DATA FOR THE TASK ->
__________________________________________________

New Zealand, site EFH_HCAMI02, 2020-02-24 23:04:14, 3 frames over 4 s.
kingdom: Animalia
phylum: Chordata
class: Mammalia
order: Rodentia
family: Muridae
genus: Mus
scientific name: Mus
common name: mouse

__________________________________________________

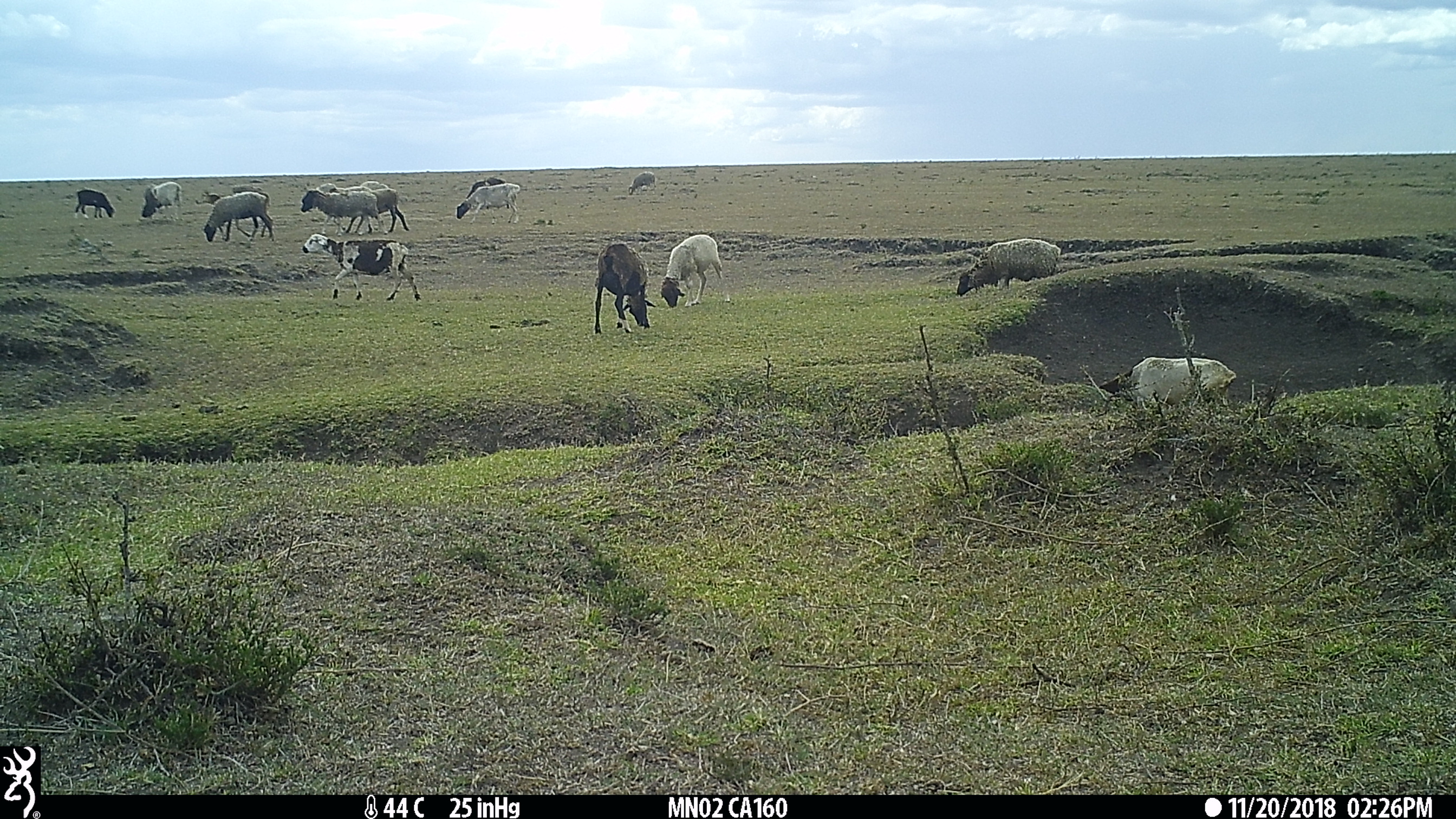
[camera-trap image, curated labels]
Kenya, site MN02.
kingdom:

__________________________________________________

TASK TO COMPLETE ->
The required output is the stretch of entries above from the line containing "New Zealand, site" through the line containing "common name: mouse", reproduced exactly.

SOLUTION TO THIS TASK ->
New Zealand, site EFH_HCAMI02, 2020-02-24 23:04:14, 3 frames over 4 s.
kingdom: Animalia
phylum: Chordata
class: Mammalia
order: Rodentia
family: Muridae
genus: Mus
scientific name: Mus
common name: mouse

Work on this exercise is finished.